Bunun üzerine Nemrut o yıl doğan bütün erkek çocukları askerlerine öldürtmeye başlar. Nemrut’un askerlerinden biri olan Azer, hamile olan ve kısa bir süre sonra doğum yapacak olan karısı Nuna Hatun’u Urfa Kalesi yakınında bir mağaraya götürür. Nuna Hatun bu mağarada oğlunu doğurur, ismini İbrahim koyar. Nuna Hatun Nemrut’tan korktuğu için oğlunu mağarada bırakır.
İbrahim, annesi tarafından gizlice büyütülür. Allah CC İbrahim’i on beş aylıkken on beş yaşında gibi görünür Nemrut’un askerleri Hz İbrahim’i bulur ve onu saraya götürürler. Nemrut bu çocuktan şüphelenmez ve evlat edinir. Bir kız evlatlığı daha vardır. Zeliha, İbrahim’i ilk gördüğünde gönülden bağlanmıştır.
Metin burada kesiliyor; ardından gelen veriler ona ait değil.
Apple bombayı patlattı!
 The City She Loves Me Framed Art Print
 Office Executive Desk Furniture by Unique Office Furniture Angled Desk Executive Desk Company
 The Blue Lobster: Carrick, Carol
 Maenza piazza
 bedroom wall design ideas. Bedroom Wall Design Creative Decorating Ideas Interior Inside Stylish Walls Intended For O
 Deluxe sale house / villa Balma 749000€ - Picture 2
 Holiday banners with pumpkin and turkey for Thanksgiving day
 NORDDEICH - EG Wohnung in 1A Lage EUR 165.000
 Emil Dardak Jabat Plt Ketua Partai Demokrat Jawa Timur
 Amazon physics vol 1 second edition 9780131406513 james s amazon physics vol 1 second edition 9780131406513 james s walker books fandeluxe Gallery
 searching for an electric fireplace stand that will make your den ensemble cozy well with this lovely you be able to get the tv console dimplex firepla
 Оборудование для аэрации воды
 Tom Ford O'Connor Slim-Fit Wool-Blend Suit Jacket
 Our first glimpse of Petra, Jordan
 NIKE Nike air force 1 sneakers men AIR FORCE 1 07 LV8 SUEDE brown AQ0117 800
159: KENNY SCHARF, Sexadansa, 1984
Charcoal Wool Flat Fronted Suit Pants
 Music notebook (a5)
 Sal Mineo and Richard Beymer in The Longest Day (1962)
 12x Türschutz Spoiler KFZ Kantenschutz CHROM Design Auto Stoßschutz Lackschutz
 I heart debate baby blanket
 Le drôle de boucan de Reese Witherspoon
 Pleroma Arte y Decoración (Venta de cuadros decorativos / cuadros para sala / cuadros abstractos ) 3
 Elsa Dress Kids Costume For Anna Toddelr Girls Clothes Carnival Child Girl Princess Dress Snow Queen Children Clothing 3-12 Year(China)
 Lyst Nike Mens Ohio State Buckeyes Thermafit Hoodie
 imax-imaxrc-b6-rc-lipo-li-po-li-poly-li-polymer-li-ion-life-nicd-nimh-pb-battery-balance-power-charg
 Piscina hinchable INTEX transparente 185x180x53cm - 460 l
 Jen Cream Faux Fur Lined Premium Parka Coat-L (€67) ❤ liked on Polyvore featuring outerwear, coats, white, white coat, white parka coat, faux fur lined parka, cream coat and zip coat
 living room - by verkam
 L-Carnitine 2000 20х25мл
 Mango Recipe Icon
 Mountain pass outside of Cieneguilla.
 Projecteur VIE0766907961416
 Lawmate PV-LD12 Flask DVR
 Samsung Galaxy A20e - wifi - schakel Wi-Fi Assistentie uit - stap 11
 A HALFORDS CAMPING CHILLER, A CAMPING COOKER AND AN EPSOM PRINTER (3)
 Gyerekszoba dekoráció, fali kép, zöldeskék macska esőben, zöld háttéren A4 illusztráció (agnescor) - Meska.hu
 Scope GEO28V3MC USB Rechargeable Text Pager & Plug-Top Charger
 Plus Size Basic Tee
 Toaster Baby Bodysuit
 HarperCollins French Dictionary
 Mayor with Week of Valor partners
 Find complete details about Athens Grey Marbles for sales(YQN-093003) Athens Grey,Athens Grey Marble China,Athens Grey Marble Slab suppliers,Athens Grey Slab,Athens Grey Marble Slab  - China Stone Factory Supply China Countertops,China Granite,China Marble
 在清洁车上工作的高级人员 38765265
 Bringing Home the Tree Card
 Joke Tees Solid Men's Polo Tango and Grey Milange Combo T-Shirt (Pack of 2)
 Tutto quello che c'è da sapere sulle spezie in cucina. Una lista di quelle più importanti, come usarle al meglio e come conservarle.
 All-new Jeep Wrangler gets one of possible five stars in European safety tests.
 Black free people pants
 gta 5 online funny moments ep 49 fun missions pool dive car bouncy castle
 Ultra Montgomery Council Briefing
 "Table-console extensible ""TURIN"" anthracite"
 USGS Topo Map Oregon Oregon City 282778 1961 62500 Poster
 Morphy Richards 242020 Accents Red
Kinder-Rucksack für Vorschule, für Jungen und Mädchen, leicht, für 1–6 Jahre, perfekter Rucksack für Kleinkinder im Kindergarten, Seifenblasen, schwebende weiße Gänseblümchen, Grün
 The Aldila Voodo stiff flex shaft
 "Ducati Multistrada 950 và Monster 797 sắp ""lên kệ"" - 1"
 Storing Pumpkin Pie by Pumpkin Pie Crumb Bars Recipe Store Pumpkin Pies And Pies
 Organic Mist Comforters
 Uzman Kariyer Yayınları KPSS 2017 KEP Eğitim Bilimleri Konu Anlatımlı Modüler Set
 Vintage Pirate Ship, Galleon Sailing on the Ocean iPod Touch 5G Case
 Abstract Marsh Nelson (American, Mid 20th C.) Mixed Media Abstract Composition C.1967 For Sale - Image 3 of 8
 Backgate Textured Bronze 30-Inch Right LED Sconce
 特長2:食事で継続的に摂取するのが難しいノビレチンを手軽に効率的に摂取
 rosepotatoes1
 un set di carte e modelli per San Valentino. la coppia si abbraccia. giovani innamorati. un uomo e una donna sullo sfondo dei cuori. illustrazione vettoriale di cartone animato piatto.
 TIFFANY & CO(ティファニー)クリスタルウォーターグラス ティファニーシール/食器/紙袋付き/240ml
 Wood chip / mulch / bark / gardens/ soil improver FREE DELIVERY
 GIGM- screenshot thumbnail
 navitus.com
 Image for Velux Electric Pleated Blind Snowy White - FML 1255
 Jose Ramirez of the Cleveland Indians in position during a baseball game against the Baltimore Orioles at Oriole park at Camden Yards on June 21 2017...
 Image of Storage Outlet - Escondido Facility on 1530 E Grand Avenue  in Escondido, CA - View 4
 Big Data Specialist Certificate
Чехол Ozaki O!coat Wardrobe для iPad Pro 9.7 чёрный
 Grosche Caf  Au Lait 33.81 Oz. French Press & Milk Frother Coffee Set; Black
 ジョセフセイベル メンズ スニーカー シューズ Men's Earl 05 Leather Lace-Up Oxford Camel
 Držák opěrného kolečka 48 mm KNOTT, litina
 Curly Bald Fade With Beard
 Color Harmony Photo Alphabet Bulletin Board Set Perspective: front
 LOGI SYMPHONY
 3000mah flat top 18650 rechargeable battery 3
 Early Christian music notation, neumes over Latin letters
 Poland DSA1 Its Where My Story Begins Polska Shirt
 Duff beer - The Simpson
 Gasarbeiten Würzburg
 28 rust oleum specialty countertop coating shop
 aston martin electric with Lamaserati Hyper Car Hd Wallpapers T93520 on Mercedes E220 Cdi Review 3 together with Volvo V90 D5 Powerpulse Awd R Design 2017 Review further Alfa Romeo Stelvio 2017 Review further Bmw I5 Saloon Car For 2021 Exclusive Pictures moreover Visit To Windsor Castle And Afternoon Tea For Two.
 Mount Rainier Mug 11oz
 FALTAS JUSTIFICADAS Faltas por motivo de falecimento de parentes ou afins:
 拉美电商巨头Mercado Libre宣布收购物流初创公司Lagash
İbrahim büyüdükçe hakkı ve inanışları ile diğerlerinden ayrılır. Allah’ın birliğinden bahseder halka putların geçersizliğini anlatır. Bir gün Nemrut’un bütün putlarını kırar, ölümle cezalandırılır. Büyük bir ateş yakılır. Urfa Kalesi’ndeki iki sütundan ateşe atılır. Ateş göle, odunlar balığa dönüşür. Balıklarda ince yanık izlerinin olduğu varsayılır. Rabbim ona bağlı bu gönlü unutmamış mucizesini göstermiştir.
Nemrut bu olaya inanamaz Allah’ı inkar etmeye devam eder. Kanadı kırık bir sinek kulağından başına girer. Ağrılara sebebiyet verir. Ağrılardan duramayan Nemrut başına tokmaklar vurarak ölür.
Allah’ın adaleti öyle büyüktür ki kötüler hem bu dünyada hem de ölümden sonra hak ettiklerini yaşayacaktır. Balıklı Göl bir mucizedir. Gezilecek ve maneviyat duygularınızı aradığınız bir şehir.
Ben gezdim, gördüm çok büyük bir tat aldım. Birçok tarihi mekan, yatır, ilk çağlara ait bir çok kalıntıyı barındıran şehir bir zaman yolcusu gibi hissettiriyor kişiyi. Ülkemiz bir açık hava müzesi özelliğine sahip değerlerimize sahip çıkıp bu güzellikleri nesillerce yaşatmalıyız. Sevgiyle kalın.